• What you will do: Among the entries, find the lines with the string "CVaR" and report them.
● ● ● ● ● ● ●
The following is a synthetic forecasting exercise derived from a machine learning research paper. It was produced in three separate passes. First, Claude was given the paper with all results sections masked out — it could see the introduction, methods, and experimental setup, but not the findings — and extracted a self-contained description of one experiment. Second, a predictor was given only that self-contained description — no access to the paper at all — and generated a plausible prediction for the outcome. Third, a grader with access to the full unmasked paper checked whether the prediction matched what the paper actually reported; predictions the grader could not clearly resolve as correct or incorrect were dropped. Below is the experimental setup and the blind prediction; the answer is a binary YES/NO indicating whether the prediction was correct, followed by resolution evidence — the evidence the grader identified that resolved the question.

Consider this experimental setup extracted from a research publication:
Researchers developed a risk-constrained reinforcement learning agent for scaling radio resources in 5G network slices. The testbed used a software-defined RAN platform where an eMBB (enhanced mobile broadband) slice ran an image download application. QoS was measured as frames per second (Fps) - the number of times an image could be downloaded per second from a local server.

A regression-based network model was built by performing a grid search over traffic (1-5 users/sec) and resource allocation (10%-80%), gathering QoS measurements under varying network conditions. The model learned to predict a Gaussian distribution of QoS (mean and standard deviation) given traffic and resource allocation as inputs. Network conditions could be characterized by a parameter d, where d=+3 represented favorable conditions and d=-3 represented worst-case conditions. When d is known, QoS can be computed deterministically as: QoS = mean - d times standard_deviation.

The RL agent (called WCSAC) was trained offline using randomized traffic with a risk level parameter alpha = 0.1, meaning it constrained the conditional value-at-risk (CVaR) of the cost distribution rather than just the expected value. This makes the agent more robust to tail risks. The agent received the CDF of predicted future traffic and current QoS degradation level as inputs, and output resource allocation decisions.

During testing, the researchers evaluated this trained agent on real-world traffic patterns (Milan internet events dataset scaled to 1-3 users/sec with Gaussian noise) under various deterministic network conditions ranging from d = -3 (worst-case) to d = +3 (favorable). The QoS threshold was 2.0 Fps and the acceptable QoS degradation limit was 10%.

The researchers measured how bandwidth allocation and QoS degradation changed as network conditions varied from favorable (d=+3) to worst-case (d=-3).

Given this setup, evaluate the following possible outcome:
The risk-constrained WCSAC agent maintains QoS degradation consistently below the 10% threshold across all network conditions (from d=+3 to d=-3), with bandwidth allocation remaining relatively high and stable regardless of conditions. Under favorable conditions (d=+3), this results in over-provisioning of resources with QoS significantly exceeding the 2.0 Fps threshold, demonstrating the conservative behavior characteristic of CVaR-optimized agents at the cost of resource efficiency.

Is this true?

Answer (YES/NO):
● ● ● ● ● ● ●
• Expected answer:
The RL agent (called WCSAC) was trained offline using randomized traffic with a risk level parameter alpha = 0.1, meaning it constrained the conditional value-at-risk (CVaR) of the cost distribution rather than just the expected value. This makes the agent more robust to tail risks. The agent received the CDF of predicted future traffic and current QoS degradation level as inputs, and output resource allocation decisions.
The risk-constrained WCSAC agent maintains QoS degradation consistently below the 10% threshold across all network conditions (from d=+3 to d=-3), with bandwidth allocation remaining relatively high and stable regardless of conditions. Under favorable conditions (d=+3), this results in over-provisioning of resources with QoS significantly exceeding the 2.0 Fps threshold, demonstrating the conservative behavior characteristic of CVaR-optimized agents at the cost of resource efficiency.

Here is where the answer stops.